Beijing Institute of Radiation Medicine, Beijing, China.
College of Life Sciences, Henan Normal University, Xinxiang, China.
J Med Virol. 2021 Oct;93(10):5825-5832. doi: 10.1002/jmv.27117. Epub 2021 Jun 9.
The coronavirus disease 2019 (COVID-19) pandemic has focused attention on the need to develop effective therapeutics against the causative pathogen, severe acute respiratory syndrome coronavirus 2 (SARS-CoV-2), and also against other pathogenic coronaviruses. In this study, we report on a kind of bisbenzylisoquinoline alkaloid, neferine, as a pan-coronavirus entry inhibitor. Neferine effectively protected HEK293/hACE2 and HuH7 cell lines from infection by different coronaviruses pseudovirus particles (SARS-CoV-2, SARS-CoV-2 [D614G, N501Y/D614G, 501Y.V1, 501Y.V2, 501Y.V3 variants], SARS-CoV, MERS-CoV) in vitro, with median effect concentration (EC ) of 0.13-0.41 μM. Neferine blocked host calcium channels, thus inhibiting Ca -dependent membrane fusion and suppressing virus entry. This study provides experimental data to support the fact that neferine may be a promising lead for pan-coronaviruses therapeutic drug development.
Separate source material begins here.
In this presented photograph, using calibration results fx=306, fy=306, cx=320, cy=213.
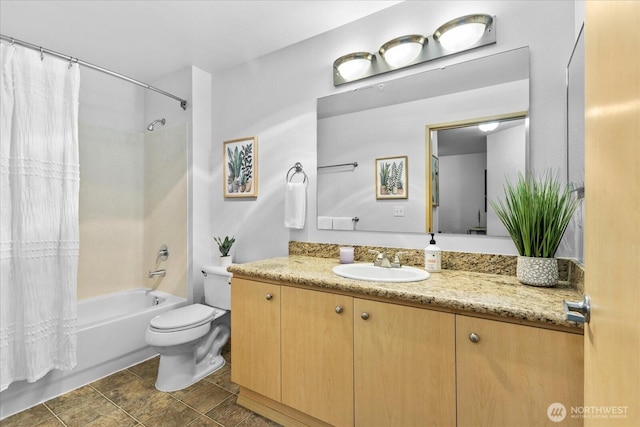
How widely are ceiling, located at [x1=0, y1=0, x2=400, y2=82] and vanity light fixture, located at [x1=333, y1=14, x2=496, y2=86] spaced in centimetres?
29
新型冠状病毒病(COVID-19)大流行引起了人们对开发针对致病病原体,即严重急性呼吸系统综合征冠状病毒 2(SARS-CoV-2),以及其他致病冠状病毒的有效疗法的关注。在这项研究中,我们报告了一种双苄基异喹啉生物碱,小檗碱,作为一种泛冠状病毒进入抑制剂。小檗碱可有效保护 HEK293/hACE2 和 HuH7 细胞系免受不同冠状病毒假病毒颗粒(SARS-CoV-2、SARS-CoV-2[D614G、N501Y/D614G、501Y.V1、501Y.V2、501Y.V3 变体]、SARS-CoV、MERS-CoV)的体外感染,其半数效应浓度(EC )为 0.13-0.41 μM。小檗碱可阻断宿主钙通道,从而抑制 Ca 依赖性膜融合并抑制病毒进入。这项研究提供了实验数据,支持小檗碱可能是开发泛冠状病毒治疗药物的有前途的先导化合物的事实。